Sitting just beneath a ski area that extends up onto the Palmer Glacier, Timberline Lodge has been giving people nightmares ever since Stanley Kubrick’s 1980 thriller masterpiece, The Shining, introduced us to it with its opening scene. Though it was only used for the outside shots of the movie’s infamous Overlook Hotel, it’s a hard association to shake free from your brain when you see it in real life for the first time.
The lodge also marks the most common starting point for the Timberline Trail, a 41-mile loop around Mount Hood that rises and falls to the bottom of each river basin draining the glaciers that cling to its upper slopes. Like its companions to the north—the Loowit Trail around Mount Saint Helens and the Wonderland Trail around Mount Rainier—it is a rare opportunity to see a massive volcano up close and from all sides.
Constructed by the Civilian Conservation Corps and completed in 1938—the same year that Timberline Lodge opened to the public—it takes only a few minutes of walking away from memories of The Shining to realize how dynamic a landscape the trail is navigating through.

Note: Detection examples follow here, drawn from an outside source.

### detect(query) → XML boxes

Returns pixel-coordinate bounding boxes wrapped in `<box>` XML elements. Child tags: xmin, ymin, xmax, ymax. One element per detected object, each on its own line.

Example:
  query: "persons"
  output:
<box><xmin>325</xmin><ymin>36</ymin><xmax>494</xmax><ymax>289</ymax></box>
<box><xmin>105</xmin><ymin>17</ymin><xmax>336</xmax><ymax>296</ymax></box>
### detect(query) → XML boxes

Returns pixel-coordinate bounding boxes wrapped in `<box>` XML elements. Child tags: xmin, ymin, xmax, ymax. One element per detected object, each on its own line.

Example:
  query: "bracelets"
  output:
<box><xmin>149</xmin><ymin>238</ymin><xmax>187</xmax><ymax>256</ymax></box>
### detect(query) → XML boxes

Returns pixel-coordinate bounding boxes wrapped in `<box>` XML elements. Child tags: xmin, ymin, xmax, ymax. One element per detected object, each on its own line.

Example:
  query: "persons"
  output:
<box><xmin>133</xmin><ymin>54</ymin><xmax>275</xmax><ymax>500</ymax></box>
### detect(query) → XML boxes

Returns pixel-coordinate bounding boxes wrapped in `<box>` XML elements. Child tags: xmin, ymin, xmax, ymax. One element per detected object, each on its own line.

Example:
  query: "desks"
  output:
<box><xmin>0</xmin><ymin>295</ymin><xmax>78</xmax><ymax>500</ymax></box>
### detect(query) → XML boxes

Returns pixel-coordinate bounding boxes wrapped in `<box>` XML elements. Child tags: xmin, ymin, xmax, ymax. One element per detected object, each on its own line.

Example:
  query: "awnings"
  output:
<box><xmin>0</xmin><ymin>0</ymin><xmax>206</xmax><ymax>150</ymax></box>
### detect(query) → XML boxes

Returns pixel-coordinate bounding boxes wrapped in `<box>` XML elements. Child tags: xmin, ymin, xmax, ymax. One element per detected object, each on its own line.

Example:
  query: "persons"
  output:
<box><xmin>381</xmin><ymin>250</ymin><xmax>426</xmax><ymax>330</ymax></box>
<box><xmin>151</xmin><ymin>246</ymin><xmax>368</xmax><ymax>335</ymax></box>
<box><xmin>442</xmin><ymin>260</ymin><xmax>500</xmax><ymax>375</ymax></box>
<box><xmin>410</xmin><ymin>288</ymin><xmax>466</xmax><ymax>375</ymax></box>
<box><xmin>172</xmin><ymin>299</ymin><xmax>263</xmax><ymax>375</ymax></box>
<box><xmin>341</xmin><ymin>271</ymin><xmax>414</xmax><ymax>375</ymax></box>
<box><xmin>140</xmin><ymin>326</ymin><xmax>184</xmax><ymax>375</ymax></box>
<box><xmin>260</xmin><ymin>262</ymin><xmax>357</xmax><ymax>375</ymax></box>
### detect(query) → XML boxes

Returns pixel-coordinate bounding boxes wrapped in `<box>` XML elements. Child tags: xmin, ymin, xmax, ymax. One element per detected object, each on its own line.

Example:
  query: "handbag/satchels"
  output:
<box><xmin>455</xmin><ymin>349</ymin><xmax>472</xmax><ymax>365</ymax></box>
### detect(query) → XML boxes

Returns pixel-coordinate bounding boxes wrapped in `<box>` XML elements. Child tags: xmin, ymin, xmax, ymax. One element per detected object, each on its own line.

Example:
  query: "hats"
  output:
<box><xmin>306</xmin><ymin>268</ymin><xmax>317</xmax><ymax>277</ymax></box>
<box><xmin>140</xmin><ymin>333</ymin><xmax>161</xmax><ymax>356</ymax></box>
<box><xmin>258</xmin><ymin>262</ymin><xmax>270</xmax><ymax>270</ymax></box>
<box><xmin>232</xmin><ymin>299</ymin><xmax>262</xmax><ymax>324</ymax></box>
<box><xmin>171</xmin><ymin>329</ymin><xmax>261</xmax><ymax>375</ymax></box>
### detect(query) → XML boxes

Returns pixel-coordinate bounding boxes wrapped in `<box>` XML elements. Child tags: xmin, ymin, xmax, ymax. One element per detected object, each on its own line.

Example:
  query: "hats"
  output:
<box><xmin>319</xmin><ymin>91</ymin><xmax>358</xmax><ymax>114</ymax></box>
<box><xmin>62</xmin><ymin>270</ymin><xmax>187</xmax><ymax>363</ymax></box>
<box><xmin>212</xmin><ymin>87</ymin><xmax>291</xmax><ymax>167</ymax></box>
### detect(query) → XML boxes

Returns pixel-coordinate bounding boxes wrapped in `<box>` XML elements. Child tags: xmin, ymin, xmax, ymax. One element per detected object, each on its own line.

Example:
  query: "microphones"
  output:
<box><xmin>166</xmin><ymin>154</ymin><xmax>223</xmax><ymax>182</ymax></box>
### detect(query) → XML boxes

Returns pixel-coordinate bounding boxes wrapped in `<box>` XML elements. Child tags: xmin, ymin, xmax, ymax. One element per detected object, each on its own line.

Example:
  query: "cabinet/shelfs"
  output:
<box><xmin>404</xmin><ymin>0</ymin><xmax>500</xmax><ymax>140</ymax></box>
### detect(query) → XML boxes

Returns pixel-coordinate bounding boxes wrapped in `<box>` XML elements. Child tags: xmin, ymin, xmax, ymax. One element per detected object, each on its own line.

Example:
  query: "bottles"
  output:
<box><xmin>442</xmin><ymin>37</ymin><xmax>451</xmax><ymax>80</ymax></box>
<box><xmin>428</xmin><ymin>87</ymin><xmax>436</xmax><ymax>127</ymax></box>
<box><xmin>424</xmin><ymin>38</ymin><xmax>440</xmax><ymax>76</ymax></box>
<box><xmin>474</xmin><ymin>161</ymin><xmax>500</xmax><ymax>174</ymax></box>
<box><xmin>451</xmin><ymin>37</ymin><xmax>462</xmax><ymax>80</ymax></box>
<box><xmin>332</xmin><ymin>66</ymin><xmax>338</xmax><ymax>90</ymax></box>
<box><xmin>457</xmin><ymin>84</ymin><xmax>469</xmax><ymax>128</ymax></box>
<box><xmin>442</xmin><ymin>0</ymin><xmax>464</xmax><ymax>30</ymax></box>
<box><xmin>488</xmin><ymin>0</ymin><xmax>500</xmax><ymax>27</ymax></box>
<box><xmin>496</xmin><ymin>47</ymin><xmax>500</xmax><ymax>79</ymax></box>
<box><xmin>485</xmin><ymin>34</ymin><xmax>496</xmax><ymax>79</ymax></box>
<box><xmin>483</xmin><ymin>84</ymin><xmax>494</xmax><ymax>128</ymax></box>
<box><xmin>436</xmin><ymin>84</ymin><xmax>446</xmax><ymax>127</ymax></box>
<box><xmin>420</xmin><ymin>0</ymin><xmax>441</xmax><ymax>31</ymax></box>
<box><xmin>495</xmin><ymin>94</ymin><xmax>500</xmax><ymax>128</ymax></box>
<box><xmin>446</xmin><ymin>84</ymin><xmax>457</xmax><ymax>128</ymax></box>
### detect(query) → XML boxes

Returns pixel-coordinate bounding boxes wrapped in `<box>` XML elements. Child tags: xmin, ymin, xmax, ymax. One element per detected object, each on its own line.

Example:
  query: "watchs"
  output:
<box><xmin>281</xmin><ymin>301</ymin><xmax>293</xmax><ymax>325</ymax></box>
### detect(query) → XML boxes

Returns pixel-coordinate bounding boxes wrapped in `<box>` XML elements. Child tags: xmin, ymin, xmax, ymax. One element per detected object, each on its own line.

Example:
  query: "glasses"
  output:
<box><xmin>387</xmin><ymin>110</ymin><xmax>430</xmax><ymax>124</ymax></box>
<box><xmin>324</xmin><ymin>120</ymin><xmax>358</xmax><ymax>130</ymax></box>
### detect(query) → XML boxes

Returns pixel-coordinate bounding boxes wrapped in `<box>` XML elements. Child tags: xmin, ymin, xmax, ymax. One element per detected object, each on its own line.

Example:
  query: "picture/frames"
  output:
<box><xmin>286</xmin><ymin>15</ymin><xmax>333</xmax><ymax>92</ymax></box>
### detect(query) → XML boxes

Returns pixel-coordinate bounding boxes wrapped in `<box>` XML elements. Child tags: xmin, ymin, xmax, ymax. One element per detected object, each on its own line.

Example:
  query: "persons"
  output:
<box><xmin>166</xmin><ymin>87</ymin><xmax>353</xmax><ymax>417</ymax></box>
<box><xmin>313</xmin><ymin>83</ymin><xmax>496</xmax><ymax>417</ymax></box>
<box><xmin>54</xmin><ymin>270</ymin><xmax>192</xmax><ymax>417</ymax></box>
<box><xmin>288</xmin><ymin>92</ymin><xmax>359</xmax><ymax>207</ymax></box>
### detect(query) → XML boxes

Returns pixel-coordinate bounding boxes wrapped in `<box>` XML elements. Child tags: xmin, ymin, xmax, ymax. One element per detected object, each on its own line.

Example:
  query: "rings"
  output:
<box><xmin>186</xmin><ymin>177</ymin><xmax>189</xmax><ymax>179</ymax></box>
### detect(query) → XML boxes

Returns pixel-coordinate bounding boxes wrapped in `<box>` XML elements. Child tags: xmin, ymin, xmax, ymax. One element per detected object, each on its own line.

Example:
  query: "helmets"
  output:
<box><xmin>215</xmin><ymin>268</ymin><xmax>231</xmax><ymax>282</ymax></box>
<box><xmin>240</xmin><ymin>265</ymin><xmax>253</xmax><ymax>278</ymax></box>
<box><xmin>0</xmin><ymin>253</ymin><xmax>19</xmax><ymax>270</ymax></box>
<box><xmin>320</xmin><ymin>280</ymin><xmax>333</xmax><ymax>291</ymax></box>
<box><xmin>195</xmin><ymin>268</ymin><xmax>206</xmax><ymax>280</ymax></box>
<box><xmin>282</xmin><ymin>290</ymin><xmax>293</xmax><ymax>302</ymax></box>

Glaciers expanding and contracting, rivers swelling and receding, and shifting sands of once large stone now ground to dust fine enough to fall through an hourglass. It is nature’s Etch-a-Sketch. For as static as a mountain this massive may seem from afar, up close it is quite the opposite, where each visit yields some new permutation of experience.
When Ace and I set out from Timberline Lodge late on a lazy afternoon onto this ever-changing trail, it wasn’t without a note of nostalgia. Six years ago, at the same spot, I waved goodbye to her one final time on my journey from Mexico to Canada along the Pacific Crest Trail, a trail that briefly shares tread with the Timberline Trail on the south and west side of Mount Hood. Softening the blow was the fact that, in her place, my Mom would be walking beside me, along the very same miles we now finally strolled together under the afternoon sunshine.
Revisiting trails for a second time sometimes triggers a strange, and unnerving daydream. Not exactly the stuff of Kubrick’s nightmare, but an unsettling, albeit transient, thought. That after all I’ve seen of wilderness and beauty, of trails and mountains, I’ll wake up and realize that it was all just a dream.
From the cozy warmth of my hammock, strung between trees on the edge of a flowery alpine meadow, I look out from my proverbial front porch at what looks like it must surely be torn from the pages of such a dream. The shining of sunset, bathing the flanks of Mount Hood and its freckled face of snow and stone in a warm blanket of oranges and reds. The dream, prolonged—at least for one more day.